During the Eatonville Centennial Celebration in 2009, parade watchers cheered, and some cried, as a former resident of the Eatonville Japanese American community, William Akiyoshi, was honored with a "Welcome Home" sign on his parade vehicle. "Willie" was in eighth grade in 1942 when members of the Japanese community were taken by bus to internment camps. He had later reconnected with some of his former classmates. Akiyoshi passed away in 2013.

Soon other former residents were located — Tosh Kirihara, of Spokane, who first learned to milk a cow working at the mill farm, and David Sakura of New Hampshire, who, many years ago, attended the Yo Yo Ma Silk Road Storytelling Workshop. There he developed a story from his memories as a 5-year-old in Eatonville that involved the Tofu House. He has been presenting this childhood tale about life right before mass incarceration to large audiences of all ages throughout the New England area.

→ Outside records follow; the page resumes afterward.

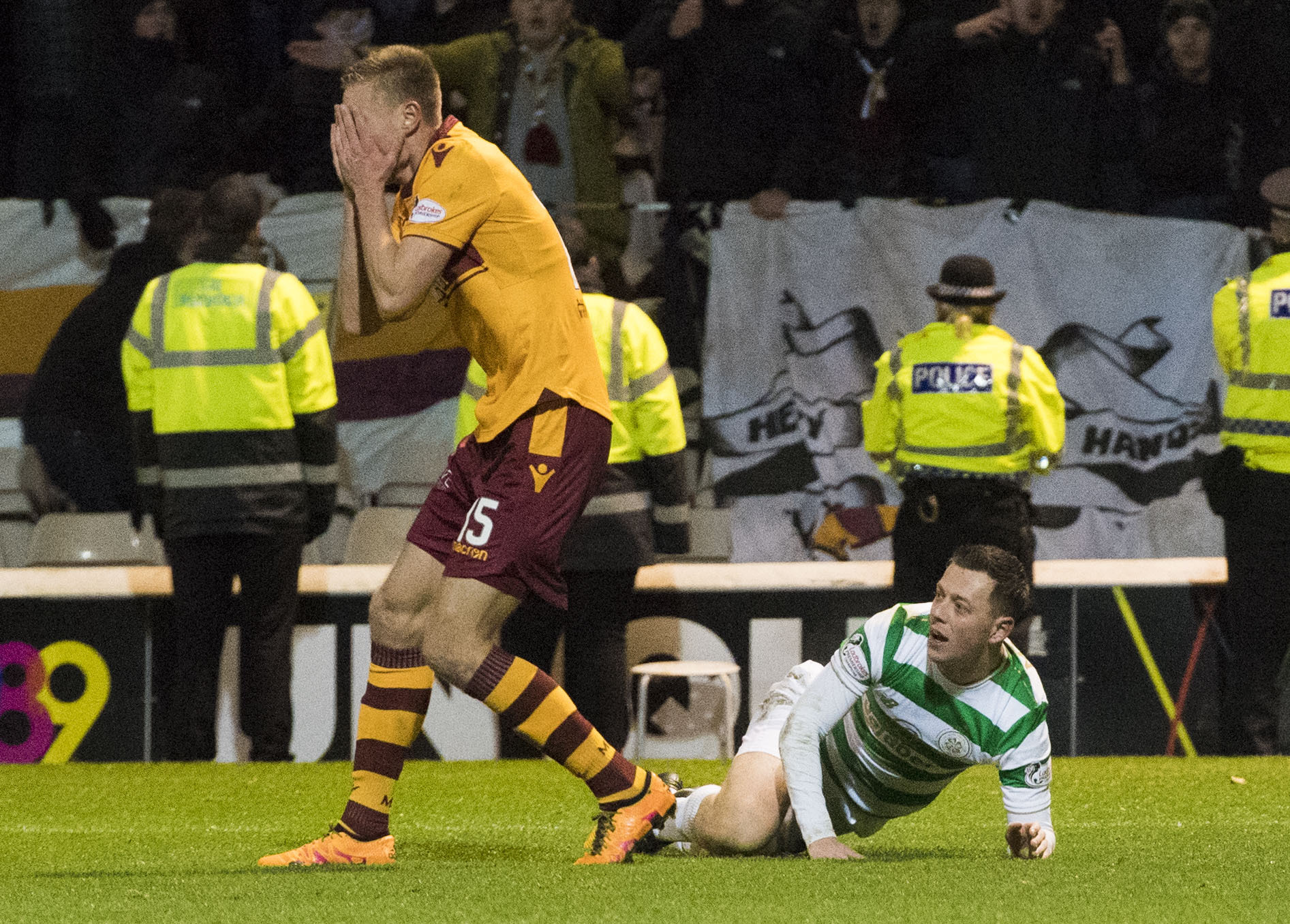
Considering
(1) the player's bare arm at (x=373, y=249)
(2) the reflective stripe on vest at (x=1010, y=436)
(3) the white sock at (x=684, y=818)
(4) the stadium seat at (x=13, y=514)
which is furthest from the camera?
(4) the stadium seat at (x=13, y=514)

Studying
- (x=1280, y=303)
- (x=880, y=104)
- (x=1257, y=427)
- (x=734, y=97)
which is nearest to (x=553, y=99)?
(x=734, y=97)

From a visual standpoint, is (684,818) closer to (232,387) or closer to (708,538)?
(232,387)

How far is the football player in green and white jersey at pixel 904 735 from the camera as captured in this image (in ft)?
15.0

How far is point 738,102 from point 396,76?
514 cm

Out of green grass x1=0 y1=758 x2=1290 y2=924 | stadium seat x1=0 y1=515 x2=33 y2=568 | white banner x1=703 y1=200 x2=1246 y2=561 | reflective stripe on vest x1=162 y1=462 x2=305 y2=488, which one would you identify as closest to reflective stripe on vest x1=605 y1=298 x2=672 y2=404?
reflective stripe on vest x1=162 y1=462 x2=305 y2=488

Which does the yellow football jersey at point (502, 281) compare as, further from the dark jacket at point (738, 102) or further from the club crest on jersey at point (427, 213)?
the dark jacket at point (738, 102)

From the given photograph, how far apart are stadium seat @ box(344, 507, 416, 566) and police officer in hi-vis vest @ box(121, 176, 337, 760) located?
3.08 feet

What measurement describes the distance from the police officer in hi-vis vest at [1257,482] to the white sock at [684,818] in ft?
11.1

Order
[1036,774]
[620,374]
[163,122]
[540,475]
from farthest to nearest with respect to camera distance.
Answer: [163,122] < [620,374] < [1036,774] < [540,475]

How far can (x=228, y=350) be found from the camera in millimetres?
7258

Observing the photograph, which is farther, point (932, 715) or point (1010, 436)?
point (1010, 436)

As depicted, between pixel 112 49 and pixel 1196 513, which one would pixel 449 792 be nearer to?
pixel 1196 513

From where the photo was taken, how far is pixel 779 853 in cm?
505

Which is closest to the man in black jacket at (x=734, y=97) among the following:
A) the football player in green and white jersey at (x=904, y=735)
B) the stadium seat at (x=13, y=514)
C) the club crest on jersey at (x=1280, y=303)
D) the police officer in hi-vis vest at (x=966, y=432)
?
the police officer in hi-vis vest at (x=966, y=432)
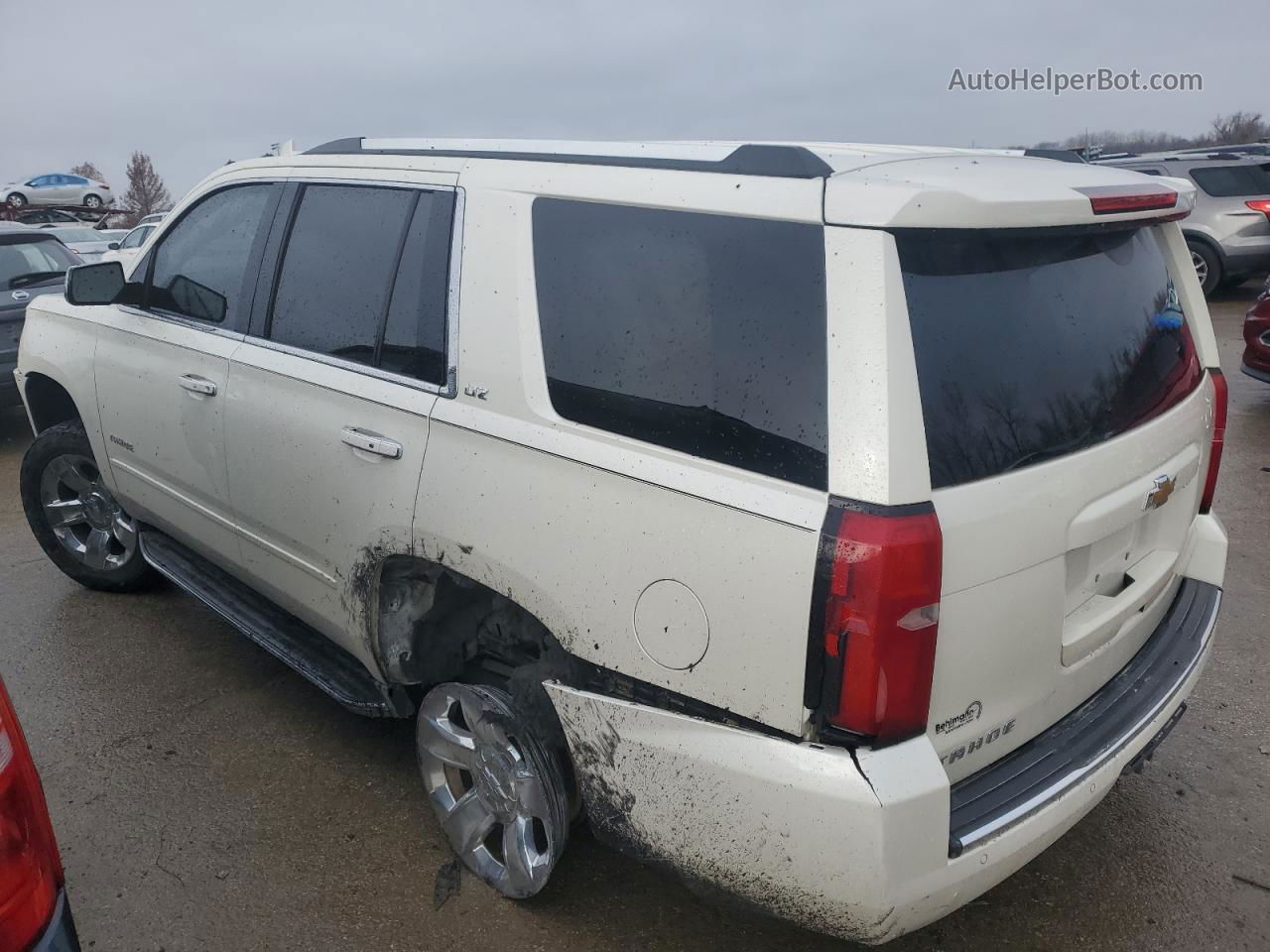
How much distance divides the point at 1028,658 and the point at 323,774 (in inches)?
88.7

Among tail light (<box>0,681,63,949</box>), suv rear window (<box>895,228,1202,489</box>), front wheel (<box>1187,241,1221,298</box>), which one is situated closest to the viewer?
tail light (<box>0,681,63,949</box>)

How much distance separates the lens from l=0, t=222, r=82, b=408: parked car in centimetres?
760

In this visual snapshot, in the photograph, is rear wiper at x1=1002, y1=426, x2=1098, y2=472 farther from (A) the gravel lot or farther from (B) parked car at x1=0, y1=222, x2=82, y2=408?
(B) parked car at x1=0, y1=222, x2=82, y2=408

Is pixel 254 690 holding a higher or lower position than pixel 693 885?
lower

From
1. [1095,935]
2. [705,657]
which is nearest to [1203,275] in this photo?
[1095,935]

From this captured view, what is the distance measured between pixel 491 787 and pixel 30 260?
753cm

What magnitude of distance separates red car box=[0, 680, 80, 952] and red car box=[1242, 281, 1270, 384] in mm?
7900

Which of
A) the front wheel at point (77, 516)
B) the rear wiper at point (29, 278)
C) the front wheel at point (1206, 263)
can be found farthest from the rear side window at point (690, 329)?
the front wheel at point (1206, 263)

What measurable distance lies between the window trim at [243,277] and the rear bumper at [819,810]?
6.14 feet

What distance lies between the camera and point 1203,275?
1232 centimetres

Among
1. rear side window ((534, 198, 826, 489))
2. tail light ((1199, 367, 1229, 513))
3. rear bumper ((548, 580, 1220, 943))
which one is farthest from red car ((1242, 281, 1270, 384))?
rear side window ((534, 198, 826, 489))

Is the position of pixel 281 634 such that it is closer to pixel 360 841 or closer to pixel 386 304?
pixel 360 841

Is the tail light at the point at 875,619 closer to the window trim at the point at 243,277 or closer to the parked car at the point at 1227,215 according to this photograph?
the window trim at the point at 243,277

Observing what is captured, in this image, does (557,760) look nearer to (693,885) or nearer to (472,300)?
(693,885)
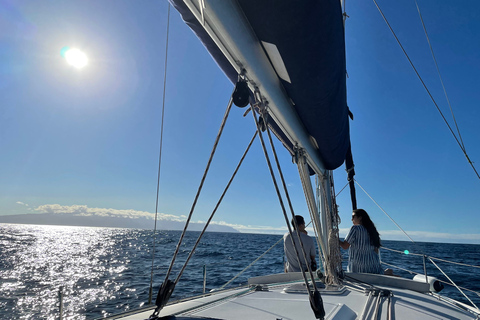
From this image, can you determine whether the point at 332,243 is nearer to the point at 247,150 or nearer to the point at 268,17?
the point at 247,150

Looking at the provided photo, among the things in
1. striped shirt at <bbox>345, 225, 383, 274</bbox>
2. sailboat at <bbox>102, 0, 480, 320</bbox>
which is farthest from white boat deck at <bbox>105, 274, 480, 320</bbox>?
striped shirt at <bbox>345, 225, 383, 274</bbox>

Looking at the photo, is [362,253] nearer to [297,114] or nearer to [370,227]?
[370,227]

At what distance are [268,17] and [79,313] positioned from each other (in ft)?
24.8

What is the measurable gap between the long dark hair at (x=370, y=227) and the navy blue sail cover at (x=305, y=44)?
1617 millimetres

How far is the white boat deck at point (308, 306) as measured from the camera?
6.00ft

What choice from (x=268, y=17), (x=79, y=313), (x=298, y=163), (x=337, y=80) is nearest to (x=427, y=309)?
(x=298, y=163)

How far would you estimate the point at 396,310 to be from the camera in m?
2.06

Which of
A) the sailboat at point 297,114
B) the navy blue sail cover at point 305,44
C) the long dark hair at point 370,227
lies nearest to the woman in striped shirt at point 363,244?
the long dark hair at point 370,227

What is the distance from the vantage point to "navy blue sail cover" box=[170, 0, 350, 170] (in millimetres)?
1230

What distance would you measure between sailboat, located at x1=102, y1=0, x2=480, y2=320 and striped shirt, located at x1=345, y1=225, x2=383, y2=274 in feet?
0.58

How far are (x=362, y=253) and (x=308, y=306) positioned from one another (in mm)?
1496

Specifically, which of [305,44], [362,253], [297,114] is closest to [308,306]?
[297,114]

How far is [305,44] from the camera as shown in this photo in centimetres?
136

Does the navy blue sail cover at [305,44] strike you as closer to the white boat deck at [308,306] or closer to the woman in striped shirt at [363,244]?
the white boat deck at [308,306]
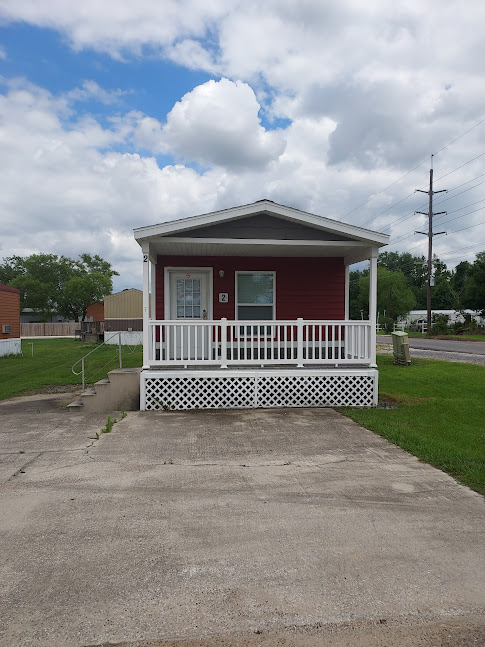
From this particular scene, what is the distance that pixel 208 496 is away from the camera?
4.38 meters

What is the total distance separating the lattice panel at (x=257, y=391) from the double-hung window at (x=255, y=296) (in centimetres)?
220

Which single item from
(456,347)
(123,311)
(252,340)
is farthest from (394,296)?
(252,340)

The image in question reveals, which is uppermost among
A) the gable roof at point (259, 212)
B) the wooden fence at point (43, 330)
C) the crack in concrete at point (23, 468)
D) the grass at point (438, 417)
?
the gable roof at point (259, 212)

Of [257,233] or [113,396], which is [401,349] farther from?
[113,396]

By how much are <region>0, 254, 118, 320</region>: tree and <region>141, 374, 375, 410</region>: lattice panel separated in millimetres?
47117

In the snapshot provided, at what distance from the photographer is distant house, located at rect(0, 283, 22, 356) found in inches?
814

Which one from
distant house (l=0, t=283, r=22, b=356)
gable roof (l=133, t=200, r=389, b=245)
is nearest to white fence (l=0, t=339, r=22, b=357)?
distant house (l=0, t=283, r=22, b=356)

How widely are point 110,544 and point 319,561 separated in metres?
1.55

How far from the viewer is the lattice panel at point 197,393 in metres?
8.67

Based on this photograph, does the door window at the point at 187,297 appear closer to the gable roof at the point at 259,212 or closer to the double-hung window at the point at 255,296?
the double-hung window at the point at 255,296

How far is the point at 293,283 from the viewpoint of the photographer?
10.9m

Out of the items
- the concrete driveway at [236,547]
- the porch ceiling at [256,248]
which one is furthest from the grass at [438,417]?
the porch ceiling at [256,248]

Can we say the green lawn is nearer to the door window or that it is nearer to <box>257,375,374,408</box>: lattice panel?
<box>257,375,374,408</box>: lattice panel

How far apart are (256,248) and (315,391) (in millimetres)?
3223
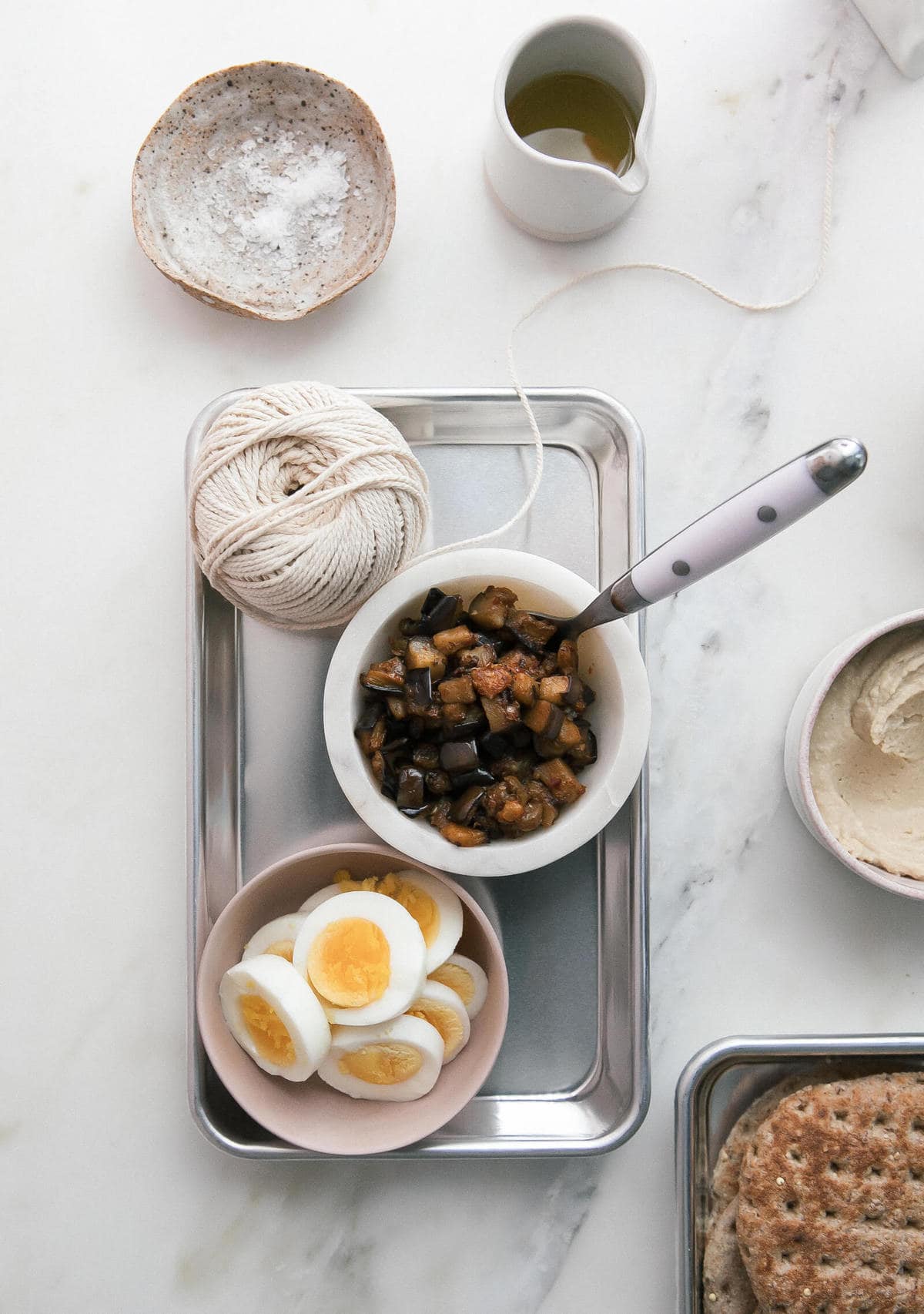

Sakura was feted by the town and the Eatonville School District in 2015, when he presented the story of The Tofu Man to elementary students and gave a much broader-themed presentation to a packed high school auditorium, about the life-changing internment, and how his family dealt with life in subsequent years.

The Tofu House was moved to Mill Pond Park in 2016, after a successful drive for funding, which included grants from the Washington Trust for Historic Preservation, Greater Tacoma Community Foundation, Ben B. Cheney Foundation, Korum For Kids Foundation and over $6,000 in individual contributions through a GoFundMe campaign. These efforts, along with volunteer labor, in turn provided the match needed to be awarded a Washington State Heritage Capital Projects Fund grant for improvements at restoration, including a new roof, storm retention system, power, new paint, access ramps and a deck.

SPCHS also depends on the project management skills of trustee Don Johnstone, who has shepherded the restoration process through the more stringent state funding and reporting requirements.

The Tofu House is still a work in progress, and there is much work to be done on the inside, such as painting, lighting, installation of period milk house fixtures, and interpretive exhibit design and development. It will be available for a closer look in the coming months.